Raw MS data files (.d) were first recalibrated using IM–MS Reprocessor (Version B.08.00, Agilent Technologies). Then, the smoothing and saturation repair were performed using PNNL PreProcessor (Version 2018.06.02). The CCS calibration was performed by IM–MS Browser software (Version B.08.01, Agilent Technologies). The pre-processed data files were submitted for feature finding, alignment, and MS/MS spectra extraction using Mass Profiler (Version 10.0, Agilent Technologies). Finally, the peak table and MS/MS spectra (CEF format) files were exported for metabolite annotation. One MS/MS spectrum with highest intensity was selected for each feature, similar to the protocol in LipidIMMS Analyzer32. The detail parameters of data processing tools were provided in Supplementary Table 15. The metabolites were annotated using multi-dimensional match as we described before. The m/z tolerance was set at 25 ppm, and only [M+H]+ and [M-H] adducts were considered for positive and negative modes, respectively. The MS-FINDER was used for in-silico MS/MS match, and kept chemical structures within top 3 formulas for unknown metabolite annotation. The known metabolite database (KEGG and HMDB) and the extended database were used for known and unknown metabolite annotation, respectively.

### Generation of unknown metabolites

Unknown metabolites were generated based on in-silico enzymatic reaction via BioTransformer46 (version 1.0.8). The command line tool was used and downloaded from [https://bitbucket.org/djoumbou/biotransformer/src/master/]. The SMILES structures of KEGG compounds were used for in-silico reaction, and the “EC-based transformation” was used for metabolic transformation. The reaction step was set as 2. All generated metabolites were merged by InChIKey, and their SMILES structures were converted via Open Babel58. Finally, a total of 100,404 unknowns were finally generated and included in the extended database (Supplementary Data 6). These compounds and their predicted CCS values were also provided in AllCCS webserver.

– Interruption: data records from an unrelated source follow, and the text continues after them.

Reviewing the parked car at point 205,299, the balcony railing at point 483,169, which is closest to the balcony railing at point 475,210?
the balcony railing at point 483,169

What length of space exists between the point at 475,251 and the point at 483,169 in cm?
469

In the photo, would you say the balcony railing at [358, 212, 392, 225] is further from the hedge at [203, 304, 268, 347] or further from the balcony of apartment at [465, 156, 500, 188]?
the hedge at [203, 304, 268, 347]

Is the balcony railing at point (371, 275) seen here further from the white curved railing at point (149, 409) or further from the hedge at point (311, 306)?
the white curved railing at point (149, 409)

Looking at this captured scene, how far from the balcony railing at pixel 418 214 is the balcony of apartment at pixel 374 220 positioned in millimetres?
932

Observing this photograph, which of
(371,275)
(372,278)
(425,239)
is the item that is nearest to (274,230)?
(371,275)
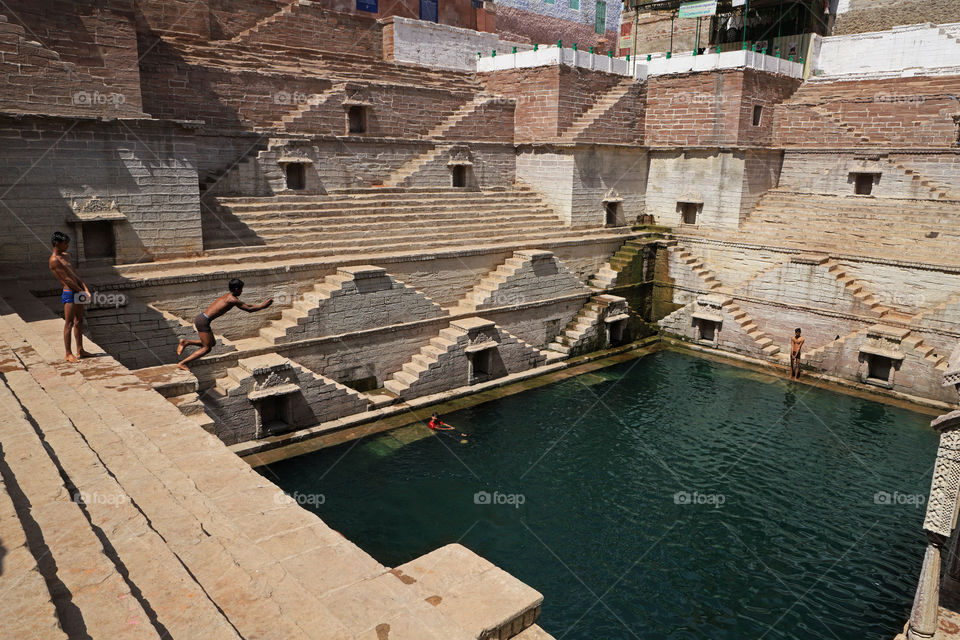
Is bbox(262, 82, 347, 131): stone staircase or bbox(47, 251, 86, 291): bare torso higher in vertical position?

### Metabolic pathway and structure enrichment analysis

For the analysis of aging mice samples, the peak intensity table from Mass Profiler was first normalized to the protein concentration from BCA. Then, zero imputation with KNN algorithm was performed. Student’s t-test was used for calculating p-value. The metabolic pathway and chemical structure enrichment analyses were performed via hypergeometric test59 and Kolmogorov–Smirnov (KS) test60, respectively. All chemical classes of unknowns were obtained using ClassyFire. The quantitative analysis followed our previous publication10, and the z-scale normalization of peak intensities was used in this work.

### Reporting summary

Further information on research design is available in the Nature Research Reporting Summary linked to this article.